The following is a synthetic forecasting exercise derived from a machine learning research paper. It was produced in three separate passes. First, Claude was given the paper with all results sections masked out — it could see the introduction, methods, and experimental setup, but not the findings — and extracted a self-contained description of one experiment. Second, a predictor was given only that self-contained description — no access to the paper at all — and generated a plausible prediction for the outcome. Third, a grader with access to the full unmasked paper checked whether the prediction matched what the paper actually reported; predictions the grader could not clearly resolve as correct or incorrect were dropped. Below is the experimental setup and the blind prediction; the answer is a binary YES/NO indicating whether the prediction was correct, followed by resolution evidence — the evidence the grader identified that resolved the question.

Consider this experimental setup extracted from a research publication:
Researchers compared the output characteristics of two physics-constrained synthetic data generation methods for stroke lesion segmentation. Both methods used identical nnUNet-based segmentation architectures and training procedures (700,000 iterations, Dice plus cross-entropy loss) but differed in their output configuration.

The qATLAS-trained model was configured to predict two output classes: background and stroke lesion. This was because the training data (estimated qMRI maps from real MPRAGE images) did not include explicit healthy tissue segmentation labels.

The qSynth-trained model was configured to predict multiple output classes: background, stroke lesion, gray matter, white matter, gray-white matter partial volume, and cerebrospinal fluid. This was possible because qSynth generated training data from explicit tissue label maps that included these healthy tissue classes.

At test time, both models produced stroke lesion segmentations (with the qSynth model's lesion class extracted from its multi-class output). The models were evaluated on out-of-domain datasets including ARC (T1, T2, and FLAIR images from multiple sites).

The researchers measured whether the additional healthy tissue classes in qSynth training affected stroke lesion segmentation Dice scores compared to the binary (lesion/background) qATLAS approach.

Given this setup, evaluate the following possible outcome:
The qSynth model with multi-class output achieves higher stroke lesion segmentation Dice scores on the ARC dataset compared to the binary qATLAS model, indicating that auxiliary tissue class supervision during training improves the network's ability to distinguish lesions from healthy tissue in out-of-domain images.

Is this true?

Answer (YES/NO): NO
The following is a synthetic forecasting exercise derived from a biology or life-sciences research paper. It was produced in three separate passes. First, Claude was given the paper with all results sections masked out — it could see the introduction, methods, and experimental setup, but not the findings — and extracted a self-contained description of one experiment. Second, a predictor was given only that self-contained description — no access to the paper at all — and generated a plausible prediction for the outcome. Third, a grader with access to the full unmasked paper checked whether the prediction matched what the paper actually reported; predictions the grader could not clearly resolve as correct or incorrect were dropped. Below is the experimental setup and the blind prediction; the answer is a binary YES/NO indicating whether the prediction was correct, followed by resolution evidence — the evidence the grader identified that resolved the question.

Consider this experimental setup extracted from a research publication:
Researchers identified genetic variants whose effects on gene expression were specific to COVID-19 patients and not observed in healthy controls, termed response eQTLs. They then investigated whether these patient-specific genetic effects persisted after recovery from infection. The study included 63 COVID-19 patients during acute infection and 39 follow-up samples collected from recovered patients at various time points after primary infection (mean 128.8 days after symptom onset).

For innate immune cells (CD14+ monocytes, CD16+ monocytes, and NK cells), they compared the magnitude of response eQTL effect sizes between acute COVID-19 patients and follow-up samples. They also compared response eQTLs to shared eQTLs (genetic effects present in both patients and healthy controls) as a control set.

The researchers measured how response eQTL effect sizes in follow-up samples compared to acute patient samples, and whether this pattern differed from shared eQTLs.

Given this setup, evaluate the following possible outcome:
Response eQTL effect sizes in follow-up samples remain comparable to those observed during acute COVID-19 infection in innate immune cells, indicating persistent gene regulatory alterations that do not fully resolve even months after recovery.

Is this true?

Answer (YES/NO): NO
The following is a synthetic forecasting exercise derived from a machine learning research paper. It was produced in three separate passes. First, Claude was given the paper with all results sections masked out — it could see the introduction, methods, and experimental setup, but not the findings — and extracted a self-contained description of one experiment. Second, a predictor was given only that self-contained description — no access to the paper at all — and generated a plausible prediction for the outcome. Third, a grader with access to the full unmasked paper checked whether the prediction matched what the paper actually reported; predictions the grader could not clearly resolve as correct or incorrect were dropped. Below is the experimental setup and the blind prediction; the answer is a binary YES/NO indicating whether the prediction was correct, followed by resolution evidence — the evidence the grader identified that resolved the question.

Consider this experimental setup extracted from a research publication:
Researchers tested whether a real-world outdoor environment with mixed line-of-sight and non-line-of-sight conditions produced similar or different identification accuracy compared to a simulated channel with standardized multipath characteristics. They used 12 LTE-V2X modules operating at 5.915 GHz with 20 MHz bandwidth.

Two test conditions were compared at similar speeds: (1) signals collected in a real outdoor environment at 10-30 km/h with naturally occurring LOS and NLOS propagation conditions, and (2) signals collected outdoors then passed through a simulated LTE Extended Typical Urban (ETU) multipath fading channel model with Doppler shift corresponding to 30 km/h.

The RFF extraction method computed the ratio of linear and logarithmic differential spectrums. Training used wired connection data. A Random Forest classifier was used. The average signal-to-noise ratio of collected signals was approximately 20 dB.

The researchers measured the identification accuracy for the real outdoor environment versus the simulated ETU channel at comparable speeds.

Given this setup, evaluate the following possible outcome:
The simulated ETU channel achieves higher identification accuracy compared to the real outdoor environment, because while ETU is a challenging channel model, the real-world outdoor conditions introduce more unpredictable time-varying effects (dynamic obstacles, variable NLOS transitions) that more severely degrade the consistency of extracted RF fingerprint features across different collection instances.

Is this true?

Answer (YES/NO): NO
...
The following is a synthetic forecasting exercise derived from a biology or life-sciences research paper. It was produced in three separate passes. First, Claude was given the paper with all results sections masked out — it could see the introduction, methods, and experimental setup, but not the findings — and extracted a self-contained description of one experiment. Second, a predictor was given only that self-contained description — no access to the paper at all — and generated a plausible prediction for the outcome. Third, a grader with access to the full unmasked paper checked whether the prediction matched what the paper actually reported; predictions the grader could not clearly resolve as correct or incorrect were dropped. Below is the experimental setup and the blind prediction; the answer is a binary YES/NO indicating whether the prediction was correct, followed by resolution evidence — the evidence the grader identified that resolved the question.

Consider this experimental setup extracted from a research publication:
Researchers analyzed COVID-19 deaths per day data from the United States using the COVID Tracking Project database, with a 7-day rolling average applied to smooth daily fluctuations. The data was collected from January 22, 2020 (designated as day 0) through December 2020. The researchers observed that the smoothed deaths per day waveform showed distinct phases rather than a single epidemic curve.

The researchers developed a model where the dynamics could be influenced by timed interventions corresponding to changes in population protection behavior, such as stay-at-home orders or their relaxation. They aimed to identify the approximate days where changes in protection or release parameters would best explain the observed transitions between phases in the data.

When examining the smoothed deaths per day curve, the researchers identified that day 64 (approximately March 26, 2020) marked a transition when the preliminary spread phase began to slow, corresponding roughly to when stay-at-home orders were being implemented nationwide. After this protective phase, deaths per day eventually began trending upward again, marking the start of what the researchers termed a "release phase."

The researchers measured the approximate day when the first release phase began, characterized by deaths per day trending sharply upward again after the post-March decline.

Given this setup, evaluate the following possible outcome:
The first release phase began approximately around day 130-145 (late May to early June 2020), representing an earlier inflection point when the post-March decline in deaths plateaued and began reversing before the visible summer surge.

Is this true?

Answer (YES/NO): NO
* * *
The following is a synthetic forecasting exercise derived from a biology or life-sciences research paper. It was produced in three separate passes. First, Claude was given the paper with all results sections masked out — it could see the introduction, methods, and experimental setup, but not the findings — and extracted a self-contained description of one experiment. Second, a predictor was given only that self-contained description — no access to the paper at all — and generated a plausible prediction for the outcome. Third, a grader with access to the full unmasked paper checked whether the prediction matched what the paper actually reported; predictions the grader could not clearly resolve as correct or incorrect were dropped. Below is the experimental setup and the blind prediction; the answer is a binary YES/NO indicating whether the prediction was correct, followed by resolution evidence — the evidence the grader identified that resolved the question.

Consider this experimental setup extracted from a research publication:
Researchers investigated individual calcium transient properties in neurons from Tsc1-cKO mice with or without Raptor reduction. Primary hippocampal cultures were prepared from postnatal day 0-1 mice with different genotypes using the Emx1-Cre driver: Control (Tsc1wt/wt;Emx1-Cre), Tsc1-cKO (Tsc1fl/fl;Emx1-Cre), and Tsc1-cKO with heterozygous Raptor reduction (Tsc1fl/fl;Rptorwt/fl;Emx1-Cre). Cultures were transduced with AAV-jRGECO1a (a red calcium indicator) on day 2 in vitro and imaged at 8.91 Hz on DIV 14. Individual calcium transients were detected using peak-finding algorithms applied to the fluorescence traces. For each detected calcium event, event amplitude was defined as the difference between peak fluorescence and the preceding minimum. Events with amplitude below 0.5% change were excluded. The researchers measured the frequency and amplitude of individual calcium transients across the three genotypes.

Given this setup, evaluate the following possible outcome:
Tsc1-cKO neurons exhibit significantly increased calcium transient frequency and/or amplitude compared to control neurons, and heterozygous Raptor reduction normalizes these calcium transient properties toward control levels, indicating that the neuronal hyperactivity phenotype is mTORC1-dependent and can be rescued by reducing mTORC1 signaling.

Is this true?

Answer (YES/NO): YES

* [How to complete this task]: Of the lines above, output exactly those from the line bearing "Tsc1-cKO neurons exhibit" through the line bearing "Answer (YES/NO): YES", inclusive.

* [Task output]:
Tsc1-cKO neurons exhibit significantly increased calcium transient frequency and/or amplitude compared to control neurons, and heterozygous Raptor reduction normalizes these calcium transient properties toward control levels, indicating that the neuronal hyperactivity phenotype is mTORC1-dependent and can be rescued by reducing mTORC1 signaling.

Is this true?

Answer (YES/NO): YES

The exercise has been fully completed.